E’ assolutamente vietato dalla legge inoltre violare il concetto di privacy, divulgando cioè immagini o informazioni della vita privata altrui di cui siete a conoscenza.

Evitate perciò di condividere video, immagini o informazioni di terze persone indipendentemente dal loro contenuto se queste non ne sono a conoscenza e non sono d’accordo.

Vi devo informare che la normativa recente (legge 171/2017 e Linee Guida Miur Bullismo Ottobre 2017 cui già è aggiornato il nostro Regolamento d’Istituto) prevedono serie sanzioni anche contro i minori che in qualche modo mancano di rispetto ai compagni attraverso l’utilizzo dei social e conseguenze anche nei confronti dei genitori e dei docenti se omettono di vigilare sul loro uso.

Pertanto, approfitto per ribadire che l’uso del telefono cellulare, è assolutamente ed integralmente vietato nella fascia oraria scolastica, fatto salvo l’uso didattico, se consentito ed autorizzato occasionalmente dal docente.

Durante le esperienze formative extrascolastiche (visite guidate e viaggi d’istruzione), dove per mantenere il contatto con la famiglia, di norma è richiesto e da noi consentito, gli alunni sono invitati a farne un uso corretto, rispettoso delle regole dei luoghi visitati, ma soprattutto dei propri compagni.

Cari ragazzi, la chiave di tutto è situata in una sola parola: “rispetto”.

Abbiate sempre ed in ogni occasione rispetto di chi sta compiendo il vostro stesso percorso di crescita, accompagnandovi o guidandovi nel vostro viaggio di scoperta.

Siete pertanto invitati, qualora siate già in possesso di un accesso ai social a limitarvi ad un uso comunicativo funzionale, a rimuovere contenuti non rispettosi e a non creare gruppi di discussione riferiti a terze persone senza il loro consenso; siete invitati a non interpretare questi luoghi di discussione come “ring virtuali” simili a videogames in cui contendere. Non interpretate questi gruppi nemmeno come luoghi di tendenza da cui escludere chi secondo voi non rientra in certi canoni.

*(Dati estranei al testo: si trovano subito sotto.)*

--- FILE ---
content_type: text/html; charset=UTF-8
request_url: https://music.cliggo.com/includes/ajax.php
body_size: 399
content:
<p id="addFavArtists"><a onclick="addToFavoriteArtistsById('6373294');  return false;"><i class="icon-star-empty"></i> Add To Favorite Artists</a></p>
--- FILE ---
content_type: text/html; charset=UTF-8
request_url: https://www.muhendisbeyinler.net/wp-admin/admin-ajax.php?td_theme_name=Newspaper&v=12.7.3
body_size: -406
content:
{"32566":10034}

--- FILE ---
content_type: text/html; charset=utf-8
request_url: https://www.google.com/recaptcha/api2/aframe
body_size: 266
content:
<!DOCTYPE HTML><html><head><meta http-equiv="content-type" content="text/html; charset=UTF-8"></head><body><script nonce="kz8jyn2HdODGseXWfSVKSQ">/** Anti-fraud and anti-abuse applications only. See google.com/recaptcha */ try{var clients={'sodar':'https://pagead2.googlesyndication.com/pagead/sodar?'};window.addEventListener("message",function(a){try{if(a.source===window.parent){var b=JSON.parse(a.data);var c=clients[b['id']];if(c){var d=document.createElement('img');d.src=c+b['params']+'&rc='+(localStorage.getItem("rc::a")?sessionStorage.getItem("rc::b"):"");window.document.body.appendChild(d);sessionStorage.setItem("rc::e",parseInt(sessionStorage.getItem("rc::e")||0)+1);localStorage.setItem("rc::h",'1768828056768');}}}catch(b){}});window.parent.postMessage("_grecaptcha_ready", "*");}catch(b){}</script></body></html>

Questo equivarrebbe a chiudere una porta in faccia ad un vostro coetaneo, a sottolineare una sua presunta non adeguatezza.

Ricordatevi che di fronte ed intorno a voi ci sono persone, e non omini virtuali, che le sensibilità di tutti vanno completamente rispettate.

Cari genitori, a voi è richiesta una costante collaborazione con la scuola per arginare alcuni fenomeni di cattivo impiego di questi strumenti comunicativi che la modernità ci mette a disposizione.

Se i vostri ragazzi non hanno l’età necessaria per accedere ai social network e vi accorgete che aggirano l’ostacolo, vi siano chiare le vostre responsabilità in merito alla vigilanza rispetto all’utilizzo che ne fanno.

Ai docenti che scrupolosamente già vigilano sul divieto dell’utilizzo del cellulare durante l’orario scolastico, raccomando una altrettanto costante e meticolosa attenzione sull’uso del telefono durante le uscite didattiche.

I ragazzi dovranno evitare di tenerli costantemente accessi ed aver cura di utilizzarli con le modalità previste nei luoghi che lo richiedano (inviti al silenzio, divieti di fotografia presenti in luoghi religiosi, biblioteche, musei), nel rispetto degli altri e delle regole che ciascuna situazione educativa, anche implicitamente richiama.

Confidando nella collaborazione di tutti, vi saluto cordialmente.

Approfitto dell’ occasione per invitarvi a consultare le nuove disposizioni europee in materia di privacy e dati personali ed il manuale “La privacy tra i banchi di scuola” disponibili sul nostro sito web nella sezione “Trattamento dati”.